Voici au contraire quelque chose qu’aucun autre pays ne pourra vous offrir. Parmi ces anciennes familles qui, par ostentation ou par goût éclairé des arts, fondèrent, il y a deux siècles, à Amsterdam, ces galeries particulières, aujourd’hui disparues, supposez qu’on puisse en citer une où l’héritage paternel se soit, par grand hasard, religieusement conservé, et survive dans son premier état ; supposez qu’on s’engage à vous montrer dans leurs vieux cadres et presqu’aux mêmes places où l’ancien possesseur les avait suspendus, des tableaux faits pour lui, sous ses yeux, avec des soins particuliers et dans des conditions à peu près sans exemple, par les maîtres les plus célèbres de son temps, à la fois ses cliens et ses amis, ne penserez-vous pas qu’on abuse de votre crédulité ?

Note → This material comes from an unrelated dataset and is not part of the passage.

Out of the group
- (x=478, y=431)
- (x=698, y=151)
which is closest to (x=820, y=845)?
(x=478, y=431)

Eh bien ! ce n’est point un rêve : cette famille existe ; en insistant un peu, vous pourrez voir sa collection, ou plutôt vous en verrez deux, car l’ancien cabinet du bourgmestre Six, du protecteur, de l’ami dont si souvent Rembrandt a reproduit les traits, tantôt par le pinceau, tantôt par la gravure, ce cabinet s’est divisé par succession entre deux branches de la famille ; une moitié porte encore le nom du fondateur, elle appartient à M. Six ; l’autre à M. van Loon.